"A Venezuela está sempre em mudança e não precisamente para melhor. Muitas coisas mudaram nos últimos meses. Ele vai encontrar um país onde agora as pessoas pensam para fazer coisas que antes pareciam insignificantes, como tomar um café, devido aos altos preços e à inflação que se agravou depois da reconversão monetária", explicou um português à agência Lusa.
Manuel Ferreira Santos, 50 anos, comerciante, percebe que nos últimos anos "a situação agravou-se aceleradamente na Venezuela e não apenas do ponto de vista político".
"Principalmente no económico e no social. Cada vez há mais pessoas a passar fome e, no caso de portugueses, a esconderem que estão a passar fome, porque têm vergonha que se saiba, porque emigraram para ter sucesso e alguns deles até tiveram, mas a crise acabou com as reservas, com a qualidade de vida e aumentou a insegurança", frisou.
Em Caracas, a partir de hoje, os dois secretários de Estado das Comunidades Portuguesas, José Luís Carneiro, e Rosa Valente de Matos, da Saúde, preveem iniciar a visita com uma reunião com os conselheiros das comunidades portuguesas e integrantes da Associação de Médicos Luso-venezuelanos (Assomeluve), organismo responsável pela Rede Portuguesa de Assistência Médica e Social.
A propósito da realidade que espera o governante português, a doméstica Isabel Martins, 62 anos, diz estar muito preocupada por "não ter sinais de que a crise mude rapidamente", mas também "porque muitos amigos, pessoas conhecidas e familiares foram embora (emigraram)".
"Só nós, os velhos, é que ficamos, porque não há hipóteses para recomeçar de novo, em Portugal ou noutro sítio. Estamos cuidando da casa, os negócios, e os filhos agora são os que emigram", disse.
Recorda que "é uma situação dolorosa", ao "reviver os tempos em emigrou de Portugal, mas noutras condições e noutros tempos".
"Quando emigrámos acreditávamos que era o melhor e pensávamos ajudar a família. Agora temos dúvidas se voltaremos a reencontra-nos com os filhos que estão sendo forçados, pelas circunstâncias, a emigrar", frisou Isabel Martins, que tem três filhos emigrados, o Carlos, no Chile, Marlene, em Espanha, e Juan, na Argentina.

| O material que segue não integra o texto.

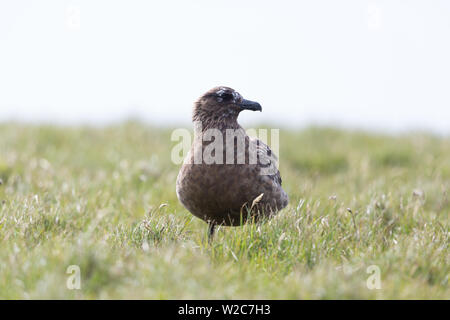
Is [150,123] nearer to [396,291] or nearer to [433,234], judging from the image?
[433,234]

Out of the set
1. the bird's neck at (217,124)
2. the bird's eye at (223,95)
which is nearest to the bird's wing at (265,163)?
the bird's neck at (217,124)

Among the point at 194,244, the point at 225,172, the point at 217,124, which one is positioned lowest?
the point at 194,244

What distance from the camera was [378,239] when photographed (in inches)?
175

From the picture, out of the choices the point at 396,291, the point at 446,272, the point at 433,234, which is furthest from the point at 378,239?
the point at 396,291

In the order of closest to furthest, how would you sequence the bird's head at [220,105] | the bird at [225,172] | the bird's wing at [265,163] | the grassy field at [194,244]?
1. the grassy field at [194,244]
2. the bird at [225,172]
3. the bird's wing at [265,163]
4. the bird's head at [220,105]

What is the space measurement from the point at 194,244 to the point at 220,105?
1365 mm

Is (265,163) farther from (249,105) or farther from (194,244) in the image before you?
(194,244)

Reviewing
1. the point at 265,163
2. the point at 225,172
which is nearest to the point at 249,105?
the point at 265,163

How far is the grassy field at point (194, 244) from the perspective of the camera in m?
3.33

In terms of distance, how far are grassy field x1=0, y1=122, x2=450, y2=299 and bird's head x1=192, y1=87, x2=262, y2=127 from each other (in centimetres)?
91

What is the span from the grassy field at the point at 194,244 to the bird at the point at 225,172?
0.19 m

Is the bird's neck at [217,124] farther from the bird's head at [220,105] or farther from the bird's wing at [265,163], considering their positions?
the bird's wing at [265,163]

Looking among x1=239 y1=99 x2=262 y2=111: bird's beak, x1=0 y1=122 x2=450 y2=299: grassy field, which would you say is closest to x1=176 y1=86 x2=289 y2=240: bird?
x1=239 y1=99 x2=262 y2=111: bird's beak

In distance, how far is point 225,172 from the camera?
4.36 metres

Em quase todas as conversas com portugueses, predominam os assuntos económicos, inclusive entre alguns dos mais "acomodados", que de repente viram as suas poupanças "minimizadas" com a desvalorização local da moeda e até mesmo com "problemas em bancos portugueses".

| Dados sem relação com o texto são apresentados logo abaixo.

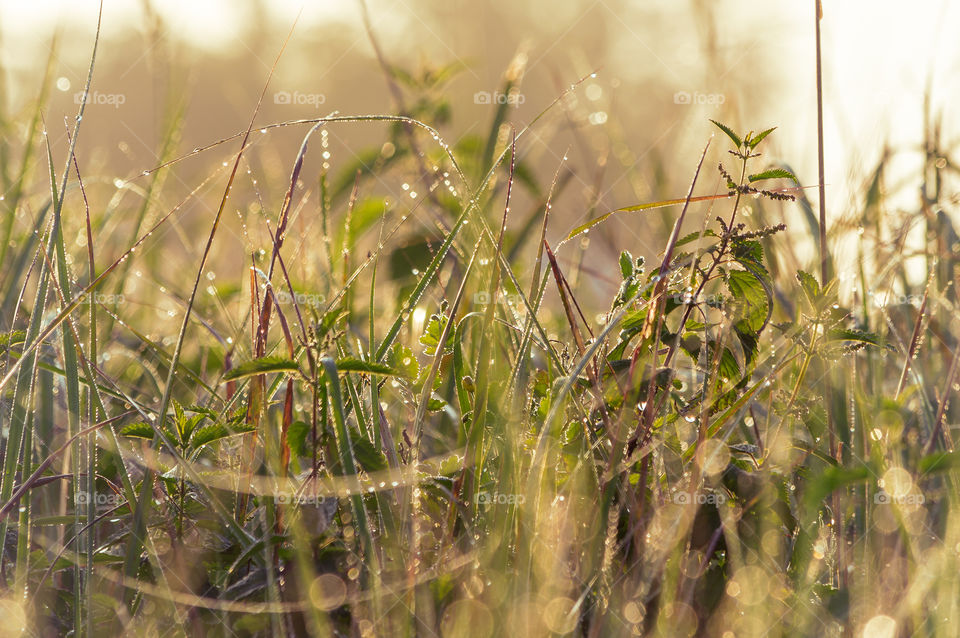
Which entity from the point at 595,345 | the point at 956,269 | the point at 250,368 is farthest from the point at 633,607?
the point at 956,269

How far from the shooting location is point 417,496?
1173 mm

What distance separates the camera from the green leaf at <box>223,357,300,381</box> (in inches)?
39.6

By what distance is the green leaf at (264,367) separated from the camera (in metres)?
1.00

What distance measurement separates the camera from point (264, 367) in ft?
3.38

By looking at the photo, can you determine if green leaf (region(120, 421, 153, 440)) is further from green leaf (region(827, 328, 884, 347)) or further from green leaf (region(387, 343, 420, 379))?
green leaf (region(827, 328, 884, 347))

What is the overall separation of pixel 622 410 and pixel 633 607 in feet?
0.81

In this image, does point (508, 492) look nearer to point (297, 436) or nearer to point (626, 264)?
point (297, 436)

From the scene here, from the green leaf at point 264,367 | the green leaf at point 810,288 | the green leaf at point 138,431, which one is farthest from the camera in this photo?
the green leaf at point 810,288

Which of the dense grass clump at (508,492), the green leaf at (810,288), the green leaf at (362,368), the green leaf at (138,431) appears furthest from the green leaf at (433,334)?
the green leaf at (810,288)

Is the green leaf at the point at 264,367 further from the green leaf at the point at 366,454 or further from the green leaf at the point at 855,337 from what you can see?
the green leaf at the point at 855,337

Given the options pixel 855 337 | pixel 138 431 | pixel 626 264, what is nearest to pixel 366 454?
pixel 138 431

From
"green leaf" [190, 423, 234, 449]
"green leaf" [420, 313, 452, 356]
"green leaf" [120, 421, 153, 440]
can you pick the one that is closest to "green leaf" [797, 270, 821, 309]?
"green leaf" [420, 313, 452, 356]

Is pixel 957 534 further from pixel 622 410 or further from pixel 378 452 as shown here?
pixel 378 452

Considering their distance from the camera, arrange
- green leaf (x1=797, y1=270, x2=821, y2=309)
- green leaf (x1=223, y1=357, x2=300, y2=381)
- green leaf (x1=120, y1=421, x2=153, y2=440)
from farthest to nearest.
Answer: green leaf (x1=797, y1=270, x2=821, y2=309), green leaf (x1=120, y1=421, x2=153, y2=440), green leaf (x1=223, y1=357, x2=300, y2=381)
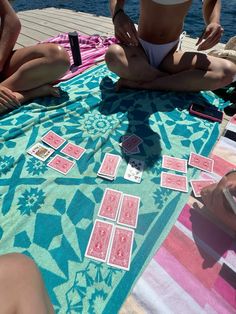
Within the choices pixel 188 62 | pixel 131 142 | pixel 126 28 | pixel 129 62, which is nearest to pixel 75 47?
pixel 129 62

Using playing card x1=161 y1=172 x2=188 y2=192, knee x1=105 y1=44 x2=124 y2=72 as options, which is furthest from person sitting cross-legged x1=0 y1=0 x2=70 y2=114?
playing card x1=161 y1=172 x2=188 y2=192

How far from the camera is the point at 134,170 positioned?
1938 millimetres

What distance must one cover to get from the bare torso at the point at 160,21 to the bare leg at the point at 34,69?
2.66ft

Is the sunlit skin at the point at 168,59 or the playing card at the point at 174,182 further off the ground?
the sunlit skin at the point at 168,59

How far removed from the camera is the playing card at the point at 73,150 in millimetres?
2012

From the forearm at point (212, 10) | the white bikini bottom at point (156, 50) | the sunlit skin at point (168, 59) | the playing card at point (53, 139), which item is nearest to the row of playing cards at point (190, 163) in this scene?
the playing card at point (53, 139)

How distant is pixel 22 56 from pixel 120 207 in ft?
5.71

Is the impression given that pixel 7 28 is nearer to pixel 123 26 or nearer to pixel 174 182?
pixel 123 26

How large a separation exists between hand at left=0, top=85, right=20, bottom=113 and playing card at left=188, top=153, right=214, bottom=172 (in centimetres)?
158

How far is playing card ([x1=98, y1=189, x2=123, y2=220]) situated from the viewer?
164 centimetres

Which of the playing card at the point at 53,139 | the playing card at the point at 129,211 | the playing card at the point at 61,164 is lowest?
the playing card at the point at 129,211

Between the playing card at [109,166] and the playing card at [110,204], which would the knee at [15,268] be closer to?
the playing card at [110,204]

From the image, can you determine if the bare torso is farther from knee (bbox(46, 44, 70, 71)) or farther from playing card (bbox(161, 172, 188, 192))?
playing card (bbox(161, 172, 188, 192))

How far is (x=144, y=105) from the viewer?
8.40ft
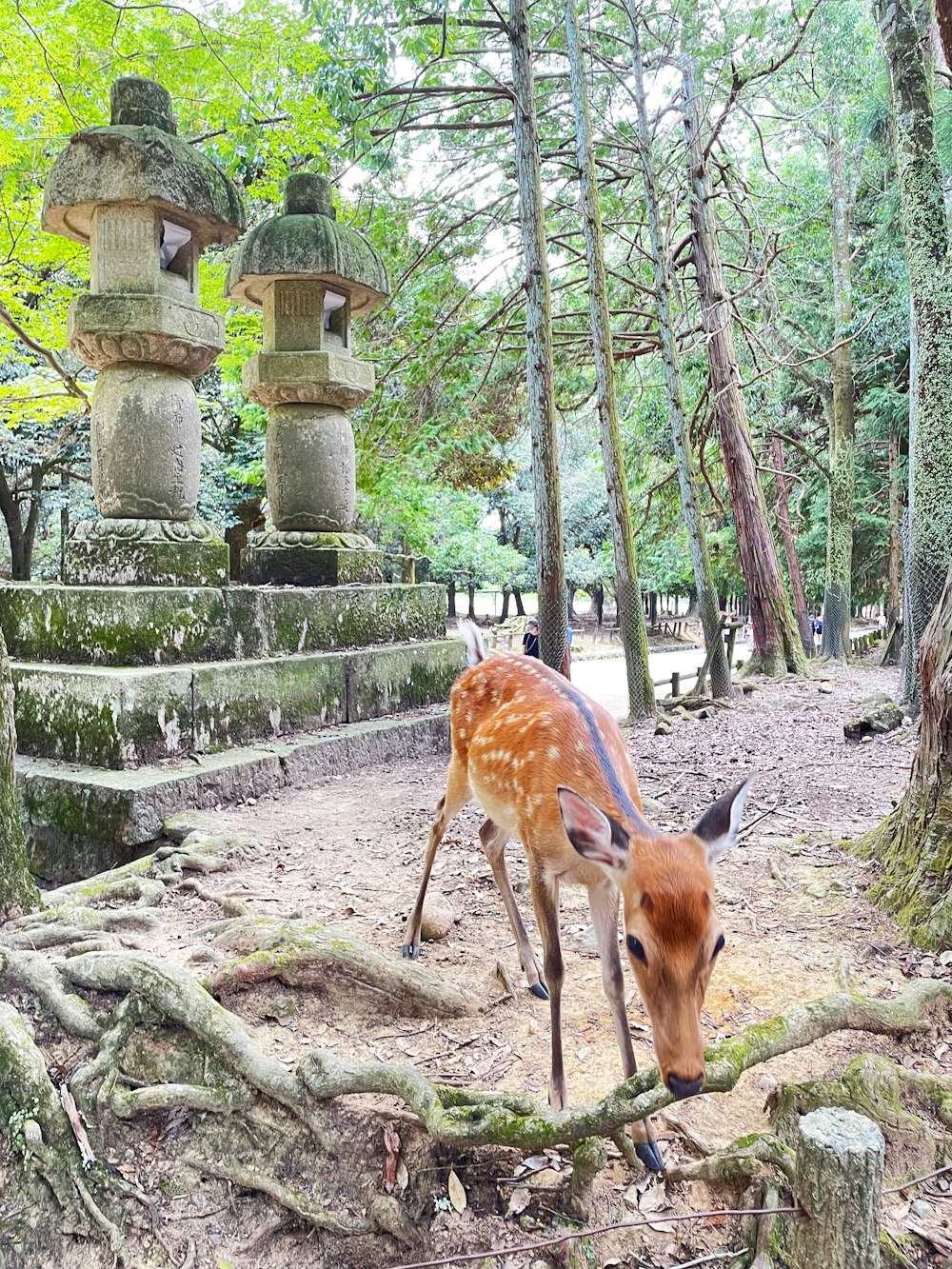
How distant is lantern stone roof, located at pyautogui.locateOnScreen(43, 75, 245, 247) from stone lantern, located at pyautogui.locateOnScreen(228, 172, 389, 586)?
868 millimetres

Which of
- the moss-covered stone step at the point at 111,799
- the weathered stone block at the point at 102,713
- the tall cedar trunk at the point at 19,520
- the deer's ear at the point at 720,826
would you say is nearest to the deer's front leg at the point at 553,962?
the deer's ear at the point at 720,826

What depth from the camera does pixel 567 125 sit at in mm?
10172

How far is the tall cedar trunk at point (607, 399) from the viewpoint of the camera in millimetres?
8055

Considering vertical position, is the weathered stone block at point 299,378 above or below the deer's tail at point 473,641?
above

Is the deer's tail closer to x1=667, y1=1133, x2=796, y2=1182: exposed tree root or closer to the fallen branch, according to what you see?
the fallen branch

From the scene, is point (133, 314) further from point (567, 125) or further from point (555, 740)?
point (567, 125)

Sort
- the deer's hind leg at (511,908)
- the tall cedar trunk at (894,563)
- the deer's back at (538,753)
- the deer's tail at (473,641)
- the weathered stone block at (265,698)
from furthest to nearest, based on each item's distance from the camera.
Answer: the tall cedar trunk at (894,563), the weathered stone block at (265,698), the deer's tail at (473,641), the deer's hind leg at (511,908), the deer's back at (538,753)

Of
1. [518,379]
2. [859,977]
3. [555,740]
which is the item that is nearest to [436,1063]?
[555,740]

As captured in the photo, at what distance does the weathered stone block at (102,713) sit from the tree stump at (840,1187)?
4093 millimetres

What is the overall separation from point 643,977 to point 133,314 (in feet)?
17.3

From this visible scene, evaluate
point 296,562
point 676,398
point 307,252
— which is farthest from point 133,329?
point 676,398

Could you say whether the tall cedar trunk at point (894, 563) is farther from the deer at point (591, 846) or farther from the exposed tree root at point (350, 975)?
the exposed tree root at point (350, 975)

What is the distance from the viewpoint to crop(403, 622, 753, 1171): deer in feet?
5.81

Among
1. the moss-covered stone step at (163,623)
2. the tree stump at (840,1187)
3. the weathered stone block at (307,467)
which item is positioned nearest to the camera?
the tree stump at (840,1187)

"É preocupante, porque começámos a ver até inflação em dólares. As casas, os produtos, os serviços estão a ser cotados em dólares porque o bolívar está constantemente a desvalorizar-se, mas o que hoje custava 10 dólares, amanhã já tem outro preço, é uma espécie de corrida contra o tempo", explicou um luso-descendente.
Técnico em informática e comerciante, Miguel Freitas, diz precisar "de dois empregos" para poder manter a mulher e uma criança de três anos. Já pensou emigrar, mas não consegue "juntar algum dinheiro para não chegar a Portugal ou a outro país com as mãos a abanar".
Um pouco por todo o país, são conhecidos casos de famílias de portugueses, sobretudo idosos que dependem de ajuda económica dos filhos e familiares, que enfrentam dificuldades para conseguir medicamentos para a hipertensão ou a diabetes, que muitas vezes são escassos no país ou que chegam a preços proibitivos à Venezuela.
Além de Caracas, José Luís Carneiro e Rosa Valente de Matos manterão reuniões com portugueses nas cidades de Barcelona, Barquisimeto, Valência e Maracay.
Estão igualmente previstos encontros com as autoridades locais e embaixadores da União Europeia em Caracas.
Integram a comitiva portuguesa o secretário Regional de Educação da Madeira, Jorge Carvalho, que possui a tutela das comunidades madeirenses, o diretor-geral dos Assuntos Consulares e das Comunidades Portuguesas, Júlio Vilela, e o vice-presidente do Instituto de Emprego e Formação Profissional, Paulo Feliciano.